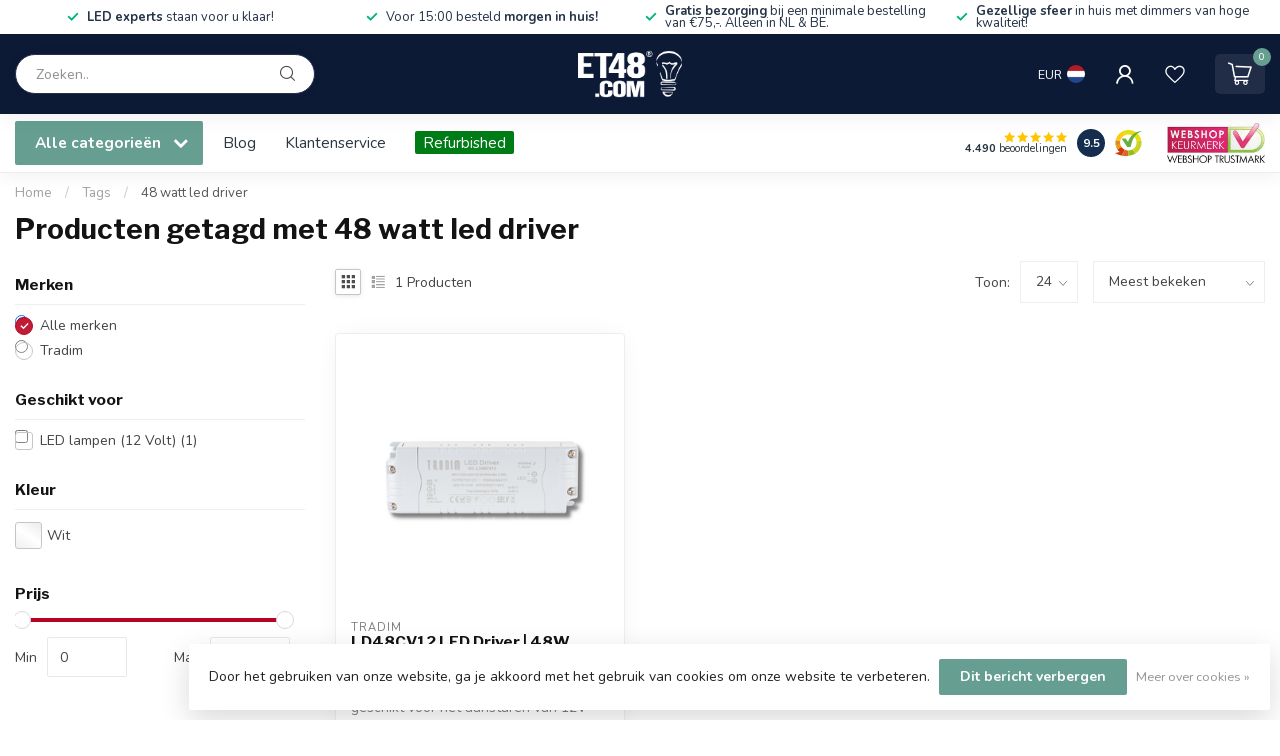

--- FILE ---
content_type: text/javascript;charset=utf-8
request_url: https://www.et48.com/nl/services/stats/pageview.js
body_size: -411
content:
// SEOshop 22-01-2026 10:35:23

**TASK OBJECTIVE**
Take the entries shown above and quote them verbatim, passing over the pictures.

**WRITTEN REPLY**
--- FILE ---
content_type: text/javascript;charset=utf-8
request_url: https://www.et48.com/nl/services/stats/pageview.js
body_size: -411
content:
// SEOshop 22-01-2026 10:35:23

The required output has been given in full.